Collocation and knowledge production in an academic discourse community

Keith Stuart Ana Botella Trelis Universidad Politcnica de Valencia (Spain)

This paper analyses the discourse of science and technology through the study of lexical and grammatical co-selection in research articles. The corpus comprises 1,376 articles, from specialist leading journals (a total of 6,104,323 tokens, 71,516 types, and 1.17 type/token ratio). The main criterion for choosing these journal articles for our corpus is that they are written by the members of the academic discourse community of the Universidad Politcnica de Valencia. The research follows on work by Gledhill (2000) who analysed the most frequent collocations in a corpus of pharmaceutical research articles and proposed possible functions for these collocations. However, this paper takes a more lexico-grammatical approach to collocations as a system of preferred expressions of knowledge in scientific research. The concept of collocation used here is in the Hallidayan tradition as an intermediate level between syntax and lexis, which focuses on recurrent word patterns (Hunston & Francis, 2000). The papers ultimate objective is to show that collocations as a system of preferred expressions of knowledge in scientific research can help us to analyse knowledge produced in our academic discourse community. Key words: corpus linguistics, co-selection, collocation, colligation, research articles

Introduction An important discovery of corpus linguistics has been that there is a level of syntagmatic phrasal organisation, which had been largely ignored. These may be described as n-grams to mean a recurrent string of uninterrupted word-forms or, as in Scott (1997), they are called word clusters. They form part of what has been denominated in the Firthian tradition as collocation. The reason why evidence from corpora was needed is because these syntagmatic structures did not fit into either lexis or grammar and because they involve facts about frequency which depends on computer technology. As Leech (1992: 106) envisaged, the computer was going to do more than just act as a research tool; it was going to open up new ways of thinking about language by providing more data and better counting. Clear (1993: 274) pointed out that the use of computational (algorithmic and statistical) methods has lead to a difference of scale in the corpus data that can be analysed and this in turn has led to a qualitative difference in observations about language based on corpus evidence. This paper explores corpus evidence about collocations as a first step towards establishing a conceptual map through collocational networks of the knowledge being produced in our academic discourse community. This paper analyses the discourse of science and technology through the study of lexical and grammatical co-selection in research articles in a corpus comprising of 1,376 articles (a total of 6,104,323 tokens). The main criteria for choosing these journals for our corpus was the fact that they are cited in the Science Citation Index (SCI), they are read by our university lecturers and students, and it is where our lecturers and postgraduate students try to publish their research. All the articles have been written by our lecturers and, therefore, represent the 238

work of a single academic discourse community, in this case, the Universidad Politcnica de Valencia.
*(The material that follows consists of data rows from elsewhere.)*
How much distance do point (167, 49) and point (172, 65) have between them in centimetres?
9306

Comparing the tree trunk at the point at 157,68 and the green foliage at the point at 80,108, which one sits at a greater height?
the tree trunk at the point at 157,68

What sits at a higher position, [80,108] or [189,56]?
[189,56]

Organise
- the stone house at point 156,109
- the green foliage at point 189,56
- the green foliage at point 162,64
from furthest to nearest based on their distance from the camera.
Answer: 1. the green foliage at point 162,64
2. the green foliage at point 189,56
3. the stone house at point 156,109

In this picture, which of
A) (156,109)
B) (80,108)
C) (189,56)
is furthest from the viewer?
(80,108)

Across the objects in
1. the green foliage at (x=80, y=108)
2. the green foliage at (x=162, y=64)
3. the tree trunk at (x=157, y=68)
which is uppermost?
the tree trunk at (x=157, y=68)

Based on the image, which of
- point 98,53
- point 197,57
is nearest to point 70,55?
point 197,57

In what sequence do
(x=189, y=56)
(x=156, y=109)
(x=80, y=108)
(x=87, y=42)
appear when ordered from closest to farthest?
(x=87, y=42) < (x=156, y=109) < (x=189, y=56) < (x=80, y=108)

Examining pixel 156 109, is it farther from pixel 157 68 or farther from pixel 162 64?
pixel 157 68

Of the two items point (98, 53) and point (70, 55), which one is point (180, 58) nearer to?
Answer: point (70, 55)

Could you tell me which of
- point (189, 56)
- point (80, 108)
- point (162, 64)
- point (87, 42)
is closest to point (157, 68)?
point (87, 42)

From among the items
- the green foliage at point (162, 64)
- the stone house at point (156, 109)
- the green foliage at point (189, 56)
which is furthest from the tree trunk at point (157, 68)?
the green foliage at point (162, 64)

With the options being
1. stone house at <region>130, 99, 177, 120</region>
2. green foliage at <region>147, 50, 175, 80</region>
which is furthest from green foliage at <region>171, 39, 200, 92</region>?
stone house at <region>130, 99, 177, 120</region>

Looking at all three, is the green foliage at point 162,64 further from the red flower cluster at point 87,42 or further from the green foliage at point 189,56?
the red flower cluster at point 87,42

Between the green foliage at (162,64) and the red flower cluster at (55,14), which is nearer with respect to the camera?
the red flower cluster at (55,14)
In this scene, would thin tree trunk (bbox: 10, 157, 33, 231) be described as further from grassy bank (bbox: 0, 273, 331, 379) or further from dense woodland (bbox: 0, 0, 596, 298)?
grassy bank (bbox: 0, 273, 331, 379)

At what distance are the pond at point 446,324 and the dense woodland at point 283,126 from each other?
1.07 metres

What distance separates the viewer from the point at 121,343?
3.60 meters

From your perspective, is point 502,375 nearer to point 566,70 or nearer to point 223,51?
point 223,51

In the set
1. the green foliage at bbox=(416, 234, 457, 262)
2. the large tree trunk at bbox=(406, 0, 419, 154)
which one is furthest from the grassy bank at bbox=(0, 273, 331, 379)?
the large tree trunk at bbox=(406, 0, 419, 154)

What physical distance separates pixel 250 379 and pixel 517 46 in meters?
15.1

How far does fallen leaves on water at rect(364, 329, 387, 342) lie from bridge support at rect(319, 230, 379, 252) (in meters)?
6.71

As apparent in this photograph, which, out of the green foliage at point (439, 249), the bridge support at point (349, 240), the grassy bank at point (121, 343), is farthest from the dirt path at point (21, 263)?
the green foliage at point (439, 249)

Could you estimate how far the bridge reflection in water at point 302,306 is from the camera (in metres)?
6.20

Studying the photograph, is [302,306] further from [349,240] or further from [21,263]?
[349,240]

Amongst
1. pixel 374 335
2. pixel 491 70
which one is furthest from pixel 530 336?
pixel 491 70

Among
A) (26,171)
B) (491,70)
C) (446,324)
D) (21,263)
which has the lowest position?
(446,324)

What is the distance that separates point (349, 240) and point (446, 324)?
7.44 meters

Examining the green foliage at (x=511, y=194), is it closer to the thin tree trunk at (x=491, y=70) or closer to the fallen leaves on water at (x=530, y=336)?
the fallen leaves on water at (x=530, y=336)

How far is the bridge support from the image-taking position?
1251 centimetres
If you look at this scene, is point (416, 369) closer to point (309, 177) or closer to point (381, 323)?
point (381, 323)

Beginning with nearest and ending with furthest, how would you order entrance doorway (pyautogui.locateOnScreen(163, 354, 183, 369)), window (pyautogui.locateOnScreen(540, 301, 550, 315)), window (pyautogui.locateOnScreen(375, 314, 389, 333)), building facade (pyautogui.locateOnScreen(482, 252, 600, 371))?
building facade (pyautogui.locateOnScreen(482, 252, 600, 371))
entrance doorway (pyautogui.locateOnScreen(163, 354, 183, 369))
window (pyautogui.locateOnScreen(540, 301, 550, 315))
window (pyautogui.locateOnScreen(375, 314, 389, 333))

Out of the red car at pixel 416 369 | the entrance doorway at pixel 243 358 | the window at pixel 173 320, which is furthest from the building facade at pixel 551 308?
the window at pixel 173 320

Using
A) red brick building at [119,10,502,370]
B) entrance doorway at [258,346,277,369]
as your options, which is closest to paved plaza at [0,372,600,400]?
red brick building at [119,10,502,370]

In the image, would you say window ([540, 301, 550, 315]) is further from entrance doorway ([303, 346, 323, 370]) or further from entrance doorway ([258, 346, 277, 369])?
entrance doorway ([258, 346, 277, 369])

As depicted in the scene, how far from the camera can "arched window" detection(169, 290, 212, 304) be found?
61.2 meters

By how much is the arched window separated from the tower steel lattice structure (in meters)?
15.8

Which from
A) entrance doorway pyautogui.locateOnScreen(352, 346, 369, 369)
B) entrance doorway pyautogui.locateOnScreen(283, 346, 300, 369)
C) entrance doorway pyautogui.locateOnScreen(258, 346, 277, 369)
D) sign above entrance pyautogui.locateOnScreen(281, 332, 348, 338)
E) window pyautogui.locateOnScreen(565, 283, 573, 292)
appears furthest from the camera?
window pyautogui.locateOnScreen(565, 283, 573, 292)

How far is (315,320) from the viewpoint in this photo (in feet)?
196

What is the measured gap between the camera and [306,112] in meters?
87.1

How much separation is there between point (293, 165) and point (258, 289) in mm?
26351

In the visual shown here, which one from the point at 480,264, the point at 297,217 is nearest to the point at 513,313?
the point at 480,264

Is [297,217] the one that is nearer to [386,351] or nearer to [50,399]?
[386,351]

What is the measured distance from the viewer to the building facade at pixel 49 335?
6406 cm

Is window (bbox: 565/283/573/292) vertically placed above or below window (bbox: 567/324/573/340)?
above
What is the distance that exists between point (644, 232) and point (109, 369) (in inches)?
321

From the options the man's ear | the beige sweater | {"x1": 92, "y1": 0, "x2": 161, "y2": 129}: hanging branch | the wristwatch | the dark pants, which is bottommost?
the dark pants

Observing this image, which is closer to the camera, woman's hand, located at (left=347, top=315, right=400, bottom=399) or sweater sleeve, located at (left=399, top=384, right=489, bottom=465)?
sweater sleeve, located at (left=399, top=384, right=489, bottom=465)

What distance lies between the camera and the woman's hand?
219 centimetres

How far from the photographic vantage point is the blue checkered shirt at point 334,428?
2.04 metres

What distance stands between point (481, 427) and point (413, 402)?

The research follows on work by Gledhill (2000) where he analyses the most frequent collocations in a corpus of pharmaceutical research articles and proposes possible functions for these collocations. However, this paper takes a more lexico-grammatical approach to collocations as a system of preferred expressions of knowledge in scientific research. We do not though restrict the analysis to a strict collocational approach but rather investigate the notion of co-selection as describing the general phenomenon of words that habitually keep company, to paraphrase Firth. A syntagmatic view of language takes account of the contribution of sense and syntax to meaning. The argument that sense and syntax (Sinclair, 1991), or meaning and pattern (Hunston & Francis, 2000), are associated is based on two pieces of evidence. Firstly, meanings tend to be distinguished by differing patterns, and secondly, words with the same pattern sometimes share aspects of meaning. Sinclair (1991: 170) refers to collocation as the occurrence of two or more words within a short space of each other in a text; this could logically refer to co-selection between lexical or grammatical items. Some authors (Firth, 1957; Hoey, 2005: 43) draw a distinction between collocation and colligation, using the former to refer to the cooccurrence of lexical items and the latter to the interrelationship of words and grammatical items (the grammatical company a word or word sequence keeps). Sinclair himself refers to colligation within a collocation context, in terms of collocational frameworks, which are units based on a grammatical, as opposed to a lexical, core (e.g., the/an...of) (Renouf & Sinclair, 1991: 128-143). Analysis of lexical and grammatical co-selection in our corpus of research articles proceeded by asking three questions:

What are the collocations of X word or words in the corpus? What meanings do X word or words tend to associate with? What grammatical constructions (colligation) do X word or words tend to enter into?

The papers ultimate objective is to analyse collocations as a system of preferred expressions of knowledge in scientific research that can help us to analyse knowledge produced in our academic discourse community.

Method Once the corpus had been designed and implemented, we proceeded to analyse the data by creating wordlists of technical and semi-technical terms through frequency counts and keyword identification. This process involved initially comparing a general English wordlist (from the 100 million BNC corpus) with a wordlist from our corpus. Frequencies were compared and a keyword list was created from our corpus. To compute the "key-ness" of an item, the software (WordSmith) used computes the following and cross-tabulates them (Scott, 2004):

its frequency in the smaller wordlist (our corpus) the number of running words in the smaller wordlist (our corpus) 239

its frequency in the reference corpus (BNC) the number of running words in the reference corpus (BNC)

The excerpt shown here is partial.